Discover how the Golang Runtime Scheduler manages goroutines efficiently. Learn its key components, features, and benefits in our in-depth guide.

Jan 26, 2023

Kevin Kelche

The Golang Scheduler

Introduction

What makes Go a great language to work with is its concept of concurrency. Concurrency, in its simplest definition, refers to the capability of running multiple tasks at the same time. This is a highly powerful concept, but it presents numerous challenges. Fortunately, the Go team has made it easy to handle concurrency in Go. In this article, we will explore the Go runtime and uncover how the scheduler operates

Some Prehumble

...
func main() {
    for i := 0; i < 10; i++ {
        go func(i int) {
            fmt.Println(i)
        }(i)
    }
    time.Sleep(1 * time.Second)
}

The Go runtime is responsible for the communication between the Go program and the hardware (via OS) as demonstrated in the image below.

* _Written task_
Duplicate everything in the Go scheduler article above, from "Some Prehumble" down to "time.Sleep(1 * time.Second)".

* _Material supplied_
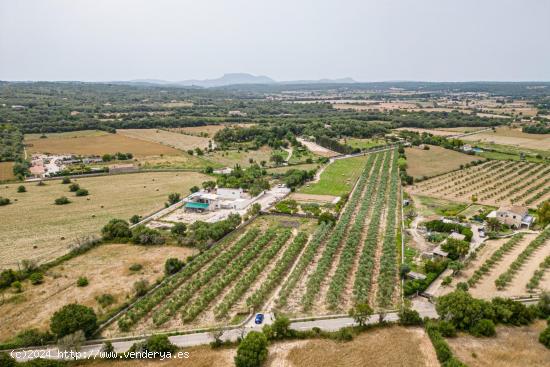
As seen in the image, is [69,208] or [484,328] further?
[69,208]

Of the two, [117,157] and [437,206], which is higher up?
[117,157]

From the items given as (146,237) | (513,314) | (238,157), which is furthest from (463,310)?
(238,157)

* _Task solution_
Some Prehumble

...
func main() {
    for i := 0; i < 10; i++ {
        go func(i int) {
            fmt.Println(i)
        }(i)
    }
    time.Sleep(1 * time.Second)